Company Tax Rates are not the reason that economic growth is sluggish in the current global economy. Lowering Company Tax is not a priority
While cutting company tax rates to attract and keep businesses in the country is currently an attractive idea, it is without proper theoretical justification.
Company tax on Domestic Earnings
If I can earn 2% profit on domestic sales of $1b = $20m, and pay 10% tax, then the net income I can earn is $18m. However, if I can earn 5% profit on sales of $1b = $50m, and pay 25% tax, then the net income I can earn is $37.5m. I am much better off if I can increase my profit margin, rather than seeking lower company tax rates.
If imports are subjected to a 5% tariff, then this situation is more than possible.
Furthermore, if I need a 5% profit in order to profitably invest, then I won’t invest in a high-cost country. This is closer to the real situation in the world, where there is not a problem with corporate tax rates, but there is nothing in which to invest in the West. Competition from the East is driving away all investment opportunities, which is actually also hurting the East, since it markets are drying up.
The current situation is both appalling and lacking in a theoretical justification, despite the dominance of this ideology among the elites. If they don’t wake up, they will lose all influence in the West, as is beginning to happen in the USA, France, and even in Australia.
Global Trade Reform is required
As Donald Trump has demonstrated, the West’s voters are calling for a trade realignment. None of the main-stream parties are really on board (even the Republicans are running on Trump’s coat-tails and are not “true believers”). Indeed, President Trump has created a catalyst for global trade reform. The USA could use this opportunity to implement reform via WTO that will work for both developed and developing nations. Yet it remains to be seen whether Global Trade Reform will happen.
Since this not now (May 2018) likely to happen, governments need to look at smaller changes that they can make. For example, in Australia, the government could introduce an Overseas Out-Sourcing Tax. This should be levied to cover the additional costs that Australian companies have to pay for locally sourced labour. These costs are: Superannuation Levy 9.5%, payroll tax 5%, and leave payments 5%+. That then adds to a 20% levy that should be charged for every company purchasing services from overseas – it is just a case of moving towards the (impossible to achieve) aim of a “level playing field” (I use their terminology against my opponents). This can be easily collected via a self-assessment system, added into the BAS.
Company Tax on Export Earnings
In regard to exports, why would I set up in any high-cost country to export to the world? The reason must be the quality of the staff that I could employ, and the higher export sales (or lower final costs) I can achieve. Let us follow that scenario.

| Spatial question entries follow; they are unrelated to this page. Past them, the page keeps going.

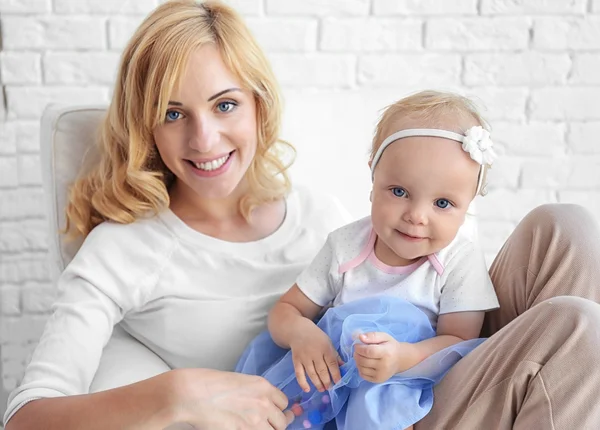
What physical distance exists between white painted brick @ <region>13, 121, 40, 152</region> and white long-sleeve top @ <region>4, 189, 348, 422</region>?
29.5 inches

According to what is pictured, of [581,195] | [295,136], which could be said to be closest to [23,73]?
[295,136]

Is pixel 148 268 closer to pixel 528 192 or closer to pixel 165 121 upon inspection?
pixel 165 121

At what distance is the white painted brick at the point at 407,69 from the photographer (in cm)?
218

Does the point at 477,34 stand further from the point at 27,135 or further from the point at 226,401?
the point at 226,401

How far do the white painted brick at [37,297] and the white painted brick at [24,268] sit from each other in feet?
0.07

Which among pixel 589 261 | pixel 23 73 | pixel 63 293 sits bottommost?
pixel 63 293

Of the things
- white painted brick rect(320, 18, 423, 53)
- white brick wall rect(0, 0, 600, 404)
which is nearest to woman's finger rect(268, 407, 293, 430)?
white brick wall rect(0, 0, 600, 404)

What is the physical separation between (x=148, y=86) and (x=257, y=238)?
0.40 meters

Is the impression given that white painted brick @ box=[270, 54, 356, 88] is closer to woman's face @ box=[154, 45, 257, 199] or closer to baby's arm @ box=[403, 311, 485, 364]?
woman's face @ box=[154, 45, 257, 199]

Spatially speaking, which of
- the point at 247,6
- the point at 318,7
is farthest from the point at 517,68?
the point at 247,6

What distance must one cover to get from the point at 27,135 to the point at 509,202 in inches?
58.2

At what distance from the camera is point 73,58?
2084mm

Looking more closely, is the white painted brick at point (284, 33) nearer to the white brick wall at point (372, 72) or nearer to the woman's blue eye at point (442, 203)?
the white brick wall at point (372, 72)

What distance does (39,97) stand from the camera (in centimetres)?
210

If I can earn 2% profit on export sales of $1b = $20m, and pay 10% tax, my net income will be $18m. However, if I can earn 2% profit on export sales of $2b = $40m, and pay 25% tax, my income will be $30m. If this were the situation, my decision to move my business to a high-cost country would be entirely rational on the grounds of higher potential net profit after tax, even with a higher rate of tax.
Surely, few can dispute the significant advantages of more skilled staff. If anyone wishes to do so, please explain why tech companies are located in high wages, high taxes, California, rather than in Bangladesh, with low wages, and a tax holiday.
Domestic Demand drives most Business Income
Most businesses primarily service domestic demand. If that fact were given more attention, the current economic malaise would be fixed overnight.
Nevertheless, mainstream leaders like to mix with the (export) winners, not with domestic players. Their obsession with a particular economic ideology will see the world being changed, but not in the direction they are planning. Lowering company tax should NOT be a first priority.